[Ger-Poland-Volhynia] treating pneumonia in the 1920s
Otto
otto at schienke.com
Mon Sep 21 06:43:24 PDT 2009
Good morning Laurelei,
The treatment appears to be an act of desperation on the part of
distraught parents. They were no more successful than the medical
field at the time. Cheer up, your g. grandparents did all that could
be done at the time.
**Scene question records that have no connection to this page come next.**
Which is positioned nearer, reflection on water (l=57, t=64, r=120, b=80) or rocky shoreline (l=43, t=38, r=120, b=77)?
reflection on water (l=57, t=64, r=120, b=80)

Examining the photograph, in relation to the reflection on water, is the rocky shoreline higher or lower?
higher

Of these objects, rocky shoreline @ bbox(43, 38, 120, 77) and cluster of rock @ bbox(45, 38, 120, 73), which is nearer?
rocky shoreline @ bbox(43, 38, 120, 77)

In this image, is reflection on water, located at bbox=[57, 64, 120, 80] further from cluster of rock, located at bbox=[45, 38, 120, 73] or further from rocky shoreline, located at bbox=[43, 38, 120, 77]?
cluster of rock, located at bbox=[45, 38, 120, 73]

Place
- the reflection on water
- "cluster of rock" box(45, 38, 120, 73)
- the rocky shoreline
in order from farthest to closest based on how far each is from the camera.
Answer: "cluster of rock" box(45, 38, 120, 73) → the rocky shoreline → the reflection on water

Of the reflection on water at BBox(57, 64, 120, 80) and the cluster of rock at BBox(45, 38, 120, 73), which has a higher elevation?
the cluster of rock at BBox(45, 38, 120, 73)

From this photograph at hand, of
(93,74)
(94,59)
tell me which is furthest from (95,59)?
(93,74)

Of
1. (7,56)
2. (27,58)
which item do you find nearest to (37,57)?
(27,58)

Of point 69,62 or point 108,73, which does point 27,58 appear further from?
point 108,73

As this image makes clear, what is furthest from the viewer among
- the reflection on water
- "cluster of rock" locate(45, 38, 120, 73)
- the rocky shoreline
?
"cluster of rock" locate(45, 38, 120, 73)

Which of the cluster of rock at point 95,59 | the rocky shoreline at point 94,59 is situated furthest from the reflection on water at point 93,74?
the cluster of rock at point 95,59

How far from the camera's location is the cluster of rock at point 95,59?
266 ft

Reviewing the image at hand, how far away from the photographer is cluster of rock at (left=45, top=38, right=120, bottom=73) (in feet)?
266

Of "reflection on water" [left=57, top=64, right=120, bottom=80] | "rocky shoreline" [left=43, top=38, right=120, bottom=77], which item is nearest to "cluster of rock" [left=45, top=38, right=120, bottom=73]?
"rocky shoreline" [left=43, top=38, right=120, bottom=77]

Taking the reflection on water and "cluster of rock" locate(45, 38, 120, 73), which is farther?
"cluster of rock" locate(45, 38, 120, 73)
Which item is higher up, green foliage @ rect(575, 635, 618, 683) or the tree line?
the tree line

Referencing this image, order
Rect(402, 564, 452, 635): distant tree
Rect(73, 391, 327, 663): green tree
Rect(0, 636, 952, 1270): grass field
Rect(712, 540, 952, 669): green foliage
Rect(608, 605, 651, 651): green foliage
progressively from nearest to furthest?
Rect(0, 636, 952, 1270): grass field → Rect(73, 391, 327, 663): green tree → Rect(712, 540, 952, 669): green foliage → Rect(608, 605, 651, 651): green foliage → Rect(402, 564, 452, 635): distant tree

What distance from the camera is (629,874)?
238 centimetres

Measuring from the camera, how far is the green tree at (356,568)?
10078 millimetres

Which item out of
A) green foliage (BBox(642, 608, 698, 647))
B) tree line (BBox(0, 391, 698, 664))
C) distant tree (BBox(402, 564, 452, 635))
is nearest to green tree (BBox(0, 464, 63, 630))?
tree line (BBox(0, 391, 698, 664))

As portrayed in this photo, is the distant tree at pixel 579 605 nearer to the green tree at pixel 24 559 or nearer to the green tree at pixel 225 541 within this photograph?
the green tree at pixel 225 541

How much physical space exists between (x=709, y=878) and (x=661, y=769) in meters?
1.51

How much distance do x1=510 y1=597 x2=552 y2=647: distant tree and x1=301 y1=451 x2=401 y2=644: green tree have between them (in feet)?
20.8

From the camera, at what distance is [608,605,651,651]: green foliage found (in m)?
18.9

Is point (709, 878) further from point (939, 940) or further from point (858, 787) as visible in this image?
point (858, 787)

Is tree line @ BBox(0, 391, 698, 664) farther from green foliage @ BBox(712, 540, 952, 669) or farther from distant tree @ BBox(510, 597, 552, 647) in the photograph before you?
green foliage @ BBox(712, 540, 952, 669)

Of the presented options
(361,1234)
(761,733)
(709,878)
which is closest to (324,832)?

Infant mortality rate was still high in 1925.
The incubator you discuss sounds similar in construction to one we
used on the farm to nurse baby chicks to a standing state. With chicks
it was a matter of strengthening them and preventing infection.
You mention "pneumonia", the leading cause of death in children under
five years old worldwide.
Pneumonia can often be a secondary complication once the immune system
is compromised.
The word "pneumonia" should be considered a generic term describing a
plethora of causes.
Pneumonia is an inflammatory illness of the lungs common to all age
groups with the old and young most susceptible due to weak immune
systems.
1925 was 15 years prior to sulfa drugs and penicillin. Even then,
antibiotics were only useful in the treatment of bacterial based
pneumonia. Pneumonia has a variety of causes. In the list are included
bacteria, viruses, fungi, or parasites and "unknown." Chemical or
physical injury to the lungs cannot be excluded. Today we can add
SARS, BOOP and COP to the heap.
On Sep 21, 2009, at 12:57 AM, Laurelei Primeau wrote:
> I have a fragment of a family story that I am trying to understand.
> Perhaps someone on the list can help?
>
> My grandfather's baby brother had pneumonia in 1925. Popa remembered
> that his dad had made an "incubator" from cookie sheets and a light
> bulb, the size of a butter box, to rest on the open door of the stove
> - to take advantage of the warm, dry air? What treatments were likely
> to be used for an ill toddler? The little guy did not survive his
> illness, and there is no one in the family left who remembers the
> incident. The family would have been living in the city of Vancouver,
> BC at the time.
>
> Thanks!
> Laurelei
0
. . . Otto
" The Zen moment..." wk. of January 04, 2009-
________________________________
"The future. . . . always catches up."